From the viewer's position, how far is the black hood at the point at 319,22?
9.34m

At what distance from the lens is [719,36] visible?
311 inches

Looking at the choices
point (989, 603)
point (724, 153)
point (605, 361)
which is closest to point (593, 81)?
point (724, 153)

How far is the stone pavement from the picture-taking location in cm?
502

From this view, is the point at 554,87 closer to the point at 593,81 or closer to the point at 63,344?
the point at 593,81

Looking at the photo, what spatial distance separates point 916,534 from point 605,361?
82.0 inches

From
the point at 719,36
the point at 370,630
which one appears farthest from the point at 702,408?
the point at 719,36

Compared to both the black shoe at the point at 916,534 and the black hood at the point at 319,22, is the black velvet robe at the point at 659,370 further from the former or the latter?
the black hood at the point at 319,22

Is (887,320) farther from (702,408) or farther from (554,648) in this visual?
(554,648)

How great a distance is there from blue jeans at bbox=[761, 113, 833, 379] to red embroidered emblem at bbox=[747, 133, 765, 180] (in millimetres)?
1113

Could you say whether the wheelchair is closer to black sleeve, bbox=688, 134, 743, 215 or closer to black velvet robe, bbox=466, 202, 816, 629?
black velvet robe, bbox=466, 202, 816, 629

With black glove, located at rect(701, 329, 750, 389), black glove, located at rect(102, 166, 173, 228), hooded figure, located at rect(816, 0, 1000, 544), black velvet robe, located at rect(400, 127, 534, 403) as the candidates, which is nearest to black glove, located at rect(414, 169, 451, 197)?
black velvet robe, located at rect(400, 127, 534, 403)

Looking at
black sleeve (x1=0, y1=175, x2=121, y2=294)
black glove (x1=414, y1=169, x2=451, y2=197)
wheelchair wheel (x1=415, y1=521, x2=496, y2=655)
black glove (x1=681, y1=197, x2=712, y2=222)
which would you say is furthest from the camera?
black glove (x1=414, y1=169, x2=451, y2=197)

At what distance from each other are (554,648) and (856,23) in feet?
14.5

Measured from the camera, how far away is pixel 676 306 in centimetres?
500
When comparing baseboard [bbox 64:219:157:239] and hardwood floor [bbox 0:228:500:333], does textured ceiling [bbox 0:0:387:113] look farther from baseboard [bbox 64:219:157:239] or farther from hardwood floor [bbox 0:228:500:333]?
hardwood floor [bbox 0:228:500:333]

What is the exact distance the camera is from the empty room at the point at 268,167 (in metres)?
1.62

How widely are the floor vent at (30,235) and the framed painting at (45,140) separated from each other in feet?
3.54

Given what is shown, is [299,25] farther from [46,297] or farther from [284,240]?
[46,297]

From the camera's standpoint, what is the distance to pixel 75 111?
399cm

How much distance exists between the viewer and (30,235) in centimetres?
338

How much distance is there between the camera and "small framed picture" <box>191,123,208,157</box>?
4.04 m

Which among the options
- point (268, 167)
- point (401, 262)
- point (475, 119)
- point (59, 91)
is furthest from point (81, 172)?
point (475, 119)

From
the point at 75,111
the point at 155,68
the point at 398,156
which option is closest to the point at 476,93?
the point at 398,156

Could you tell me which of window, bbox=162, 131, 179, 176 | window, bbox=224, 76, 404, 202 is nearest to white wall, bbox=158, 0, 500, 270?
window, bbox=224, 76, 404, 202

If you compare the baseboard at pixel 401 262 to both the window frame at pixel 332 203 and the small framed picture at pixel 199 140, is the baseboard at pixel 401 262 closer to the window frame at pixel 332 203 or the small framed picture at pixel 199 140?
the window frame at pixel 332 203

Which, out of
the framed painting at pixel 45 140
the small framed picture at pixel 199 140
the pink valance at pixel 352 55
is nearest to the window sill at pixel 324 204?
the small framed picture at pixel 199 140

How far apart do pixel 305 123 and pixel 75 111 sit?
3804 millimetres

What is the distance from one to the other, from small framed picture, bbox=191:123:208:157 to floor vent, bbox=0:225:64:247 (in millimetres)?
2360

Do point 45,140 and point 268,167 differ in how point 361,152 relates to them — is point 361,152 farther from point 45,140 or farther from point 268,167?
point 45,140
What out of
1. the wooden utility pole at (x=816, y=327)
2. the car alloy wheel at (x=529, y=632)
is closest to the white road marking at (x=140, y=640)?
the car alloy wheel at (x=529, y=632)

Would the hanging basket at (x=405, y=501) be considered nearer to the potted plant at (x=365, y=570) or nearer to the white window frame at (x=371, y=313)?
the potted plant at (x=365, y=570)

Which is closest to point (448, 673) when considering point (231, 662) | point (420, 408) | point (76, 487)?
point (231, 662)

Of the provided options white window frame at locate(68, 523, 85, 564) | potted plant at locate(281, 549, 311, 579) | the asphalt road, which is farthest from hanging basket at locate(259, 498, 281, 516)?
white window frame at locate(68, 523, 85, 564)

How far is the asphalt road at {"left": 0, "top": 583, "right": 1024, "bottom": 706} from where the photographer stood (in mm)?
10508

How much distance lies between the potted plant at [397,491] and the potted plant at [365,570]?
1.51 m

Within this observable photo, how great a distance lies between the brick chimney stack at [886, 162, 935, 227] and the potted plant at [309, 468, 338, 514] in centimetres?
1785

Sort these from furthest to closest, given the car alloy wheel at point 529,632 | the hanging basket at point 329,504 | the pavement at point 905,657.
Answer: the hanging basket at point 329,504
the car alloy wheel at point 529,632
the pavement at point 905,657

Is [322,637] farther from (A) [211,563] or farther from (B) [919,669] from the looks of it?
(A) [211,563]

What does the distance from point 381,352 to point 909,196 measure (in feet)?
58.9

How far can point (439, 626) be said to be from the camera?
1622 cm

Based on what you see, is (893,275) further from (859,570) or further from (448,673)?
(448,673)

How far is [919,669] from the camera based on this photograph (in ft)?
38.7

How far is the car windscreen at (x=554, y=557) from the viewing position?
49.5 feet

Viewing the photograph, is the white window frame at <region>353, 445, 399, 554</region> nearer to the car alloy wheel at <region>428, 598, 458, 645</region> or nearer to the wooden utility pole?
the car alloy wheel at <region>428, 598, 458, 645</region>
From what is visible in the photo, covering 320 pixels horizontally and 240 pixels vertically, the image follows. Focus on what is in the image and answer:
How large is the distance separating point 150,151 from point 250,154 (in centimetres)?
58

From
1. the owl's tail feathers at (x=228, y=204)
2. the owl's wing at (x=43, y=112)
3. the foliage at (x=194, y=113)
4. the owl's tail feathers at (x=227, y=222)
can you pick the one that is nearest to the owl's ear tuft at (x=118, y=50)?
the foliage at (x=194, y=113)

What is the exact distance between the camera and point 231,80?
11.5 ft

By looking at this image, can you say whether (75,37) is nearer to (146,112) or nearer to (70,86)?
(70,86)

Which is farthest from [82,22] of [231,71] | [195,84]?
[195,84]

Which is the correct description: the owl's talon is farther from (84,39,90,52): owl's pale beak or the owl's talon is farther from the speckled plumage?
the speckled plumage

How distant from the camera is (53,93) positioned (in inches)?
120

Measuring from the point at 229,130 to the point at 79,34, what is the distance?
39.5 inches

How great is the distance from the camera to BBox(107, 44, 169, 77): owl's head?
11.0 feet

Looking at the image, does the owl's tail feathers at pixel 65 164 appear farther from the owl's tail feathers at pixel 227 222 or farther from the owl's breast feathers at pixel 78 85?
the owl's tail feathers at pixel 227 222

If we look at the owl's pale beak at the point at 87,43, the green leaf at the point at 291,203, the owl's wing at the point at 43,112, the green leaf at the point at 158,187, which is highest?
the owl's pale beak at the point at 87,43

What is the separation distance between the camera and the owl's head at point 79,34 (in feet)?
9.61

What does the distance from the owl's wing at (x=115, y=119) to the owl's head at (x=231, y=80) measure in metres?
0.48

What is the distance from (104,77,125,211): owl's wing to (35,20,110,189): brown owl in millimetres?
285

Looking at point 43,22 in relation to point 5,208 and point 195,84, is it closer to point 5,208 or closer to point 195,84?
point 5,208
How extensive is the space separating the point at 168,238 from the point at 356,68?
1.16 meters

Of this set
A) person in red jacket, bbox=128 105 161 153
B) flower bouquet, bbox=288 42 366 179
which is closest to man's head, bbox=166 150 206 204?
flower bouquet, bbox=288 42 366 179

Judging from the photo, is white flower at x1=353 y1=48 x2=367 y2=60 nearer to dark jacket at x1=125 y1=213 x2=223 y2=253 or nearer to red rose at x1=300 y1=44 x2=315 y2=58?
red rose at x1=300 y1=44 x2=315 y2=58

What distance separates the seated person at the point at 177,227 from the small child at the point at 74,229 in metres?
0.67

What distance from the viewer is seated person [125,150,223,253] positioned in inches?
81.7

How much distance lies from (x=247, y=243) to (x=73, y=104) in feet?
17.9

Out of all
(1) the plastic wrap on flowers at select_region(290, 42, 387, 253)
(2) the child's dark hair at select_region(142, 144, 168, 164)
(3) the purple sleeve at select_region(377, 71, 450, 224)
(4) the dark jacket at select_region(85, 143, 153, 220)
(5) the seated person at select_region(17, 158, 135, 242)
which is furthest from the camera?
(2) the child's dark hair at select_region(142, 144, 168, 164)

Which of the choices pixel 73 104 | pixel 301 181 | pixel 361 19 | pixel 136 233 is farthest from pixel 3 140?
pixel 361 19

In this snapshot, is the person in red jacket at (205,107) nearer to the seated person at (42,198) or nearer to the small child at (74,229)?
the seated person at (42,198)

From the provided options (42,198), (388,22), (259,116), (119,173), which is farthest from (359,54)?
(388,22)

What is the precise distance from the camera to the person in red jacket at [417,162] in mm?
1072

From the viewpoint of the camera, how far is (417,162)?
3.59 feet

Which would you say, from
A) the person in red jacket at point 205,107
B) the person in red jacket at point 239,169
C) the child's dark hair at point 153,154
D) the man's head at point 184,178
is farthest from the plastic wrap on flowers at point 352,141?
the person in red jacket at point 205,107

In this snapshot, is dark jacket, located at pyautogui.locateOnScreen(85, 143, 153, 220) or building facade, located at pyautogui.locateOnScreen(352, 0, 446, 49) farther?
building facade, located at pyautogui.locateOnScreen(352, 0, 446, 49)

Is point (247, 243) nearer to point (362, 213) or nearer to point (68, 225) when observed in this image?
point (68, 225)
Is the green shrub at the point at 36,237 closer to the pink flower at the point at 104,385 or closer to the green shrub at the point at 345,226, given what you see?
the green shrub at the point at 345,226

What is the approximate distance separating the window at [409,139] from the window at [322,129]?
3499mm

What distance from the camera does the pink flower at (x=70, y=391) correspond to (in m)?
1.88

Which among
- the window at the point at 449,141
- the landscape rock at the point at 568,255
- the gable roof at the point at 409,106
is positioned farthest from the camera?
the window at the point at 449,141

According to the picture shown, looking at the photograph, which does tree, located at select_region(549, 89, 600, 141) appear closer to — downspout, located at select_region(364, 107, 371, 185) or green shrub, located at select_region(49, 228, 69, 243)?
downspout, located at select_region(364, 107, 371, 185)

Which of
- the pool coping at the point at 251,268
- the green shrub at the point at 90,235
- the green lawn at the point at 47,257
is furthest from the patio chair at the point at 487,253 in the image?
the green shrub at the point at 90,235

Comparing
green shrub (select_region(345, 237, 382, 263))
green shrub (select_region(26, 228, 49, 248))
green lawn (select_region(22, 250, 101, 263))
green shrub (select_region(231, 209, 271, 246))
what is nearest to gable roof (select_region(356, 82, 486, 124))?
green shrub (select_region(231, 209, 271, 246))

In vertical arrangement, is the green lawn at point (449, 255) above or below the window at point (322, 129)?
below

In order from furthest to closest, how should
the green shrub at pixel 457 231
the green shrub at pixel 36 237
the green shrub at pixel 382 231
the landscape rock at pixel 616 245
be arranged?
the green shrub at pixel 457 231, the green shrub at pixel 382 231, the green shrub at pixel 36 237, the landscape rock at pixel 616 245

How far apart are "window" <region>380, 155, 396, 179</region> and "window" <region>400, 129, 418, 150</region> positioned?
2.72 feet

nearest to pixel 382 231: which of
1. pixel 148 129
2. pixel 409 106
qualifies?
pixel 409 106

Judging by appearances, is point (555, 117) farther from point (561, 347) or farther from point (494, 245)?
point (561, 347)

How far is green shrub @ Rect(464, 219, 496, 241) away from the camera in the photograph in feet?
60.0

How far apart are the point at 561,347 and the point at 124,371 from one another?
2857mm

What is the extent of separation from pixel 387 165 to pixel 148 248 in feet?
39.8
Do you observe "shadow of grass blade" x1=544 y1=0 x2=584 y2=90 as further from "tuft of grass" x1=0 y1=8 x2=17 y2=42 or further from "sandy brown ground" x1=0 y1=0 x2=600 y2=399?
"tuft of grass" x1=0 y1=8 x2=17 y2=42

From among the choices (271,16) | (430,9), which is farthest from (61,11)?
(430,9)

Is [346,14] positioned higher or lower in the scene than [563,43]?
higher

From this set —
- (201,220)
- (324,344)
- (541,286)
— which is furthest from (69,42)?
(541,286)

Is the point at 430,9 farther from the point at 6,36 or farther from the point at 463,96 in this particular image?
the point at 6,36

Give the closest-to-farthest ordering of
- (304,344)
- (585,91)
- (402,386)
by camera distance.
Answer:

**Work instructions**
Repeat the line that contains "Do you observe", then every line after it until the records end, with nothing added.

**Task response**
Do you observe "shadow of grass blade" x1=544 y1=0 x2=584 y2=90 as further from "tuft of grass" x1=0 y1=8 x2=17 y2=42 or further from "sandy brown ground" x1=0 y1=0 x2=600 y2=399?
"tuft of grass" x1=0 y1=8 x2=17 y2=42

From among the choices (271,16) | (430,9), which is farthest from (61,11)?
(430,9)

Is [346,14] positioned higher or lower in the scene than [563,43]?
higher

From this set —
- (201,220)
- (324,344)
- (541,286)
— which is furthest from (69,42)?
(541,286)

Is the point at 430,9 farther from the point at 6,36 or farther from the point at 463,96 in this particular image?
the point at 6,36

Give the closest-to-farthest ordering of
- (304,344)
- (585,91)
- (402,386)
by camera distance.
Answer:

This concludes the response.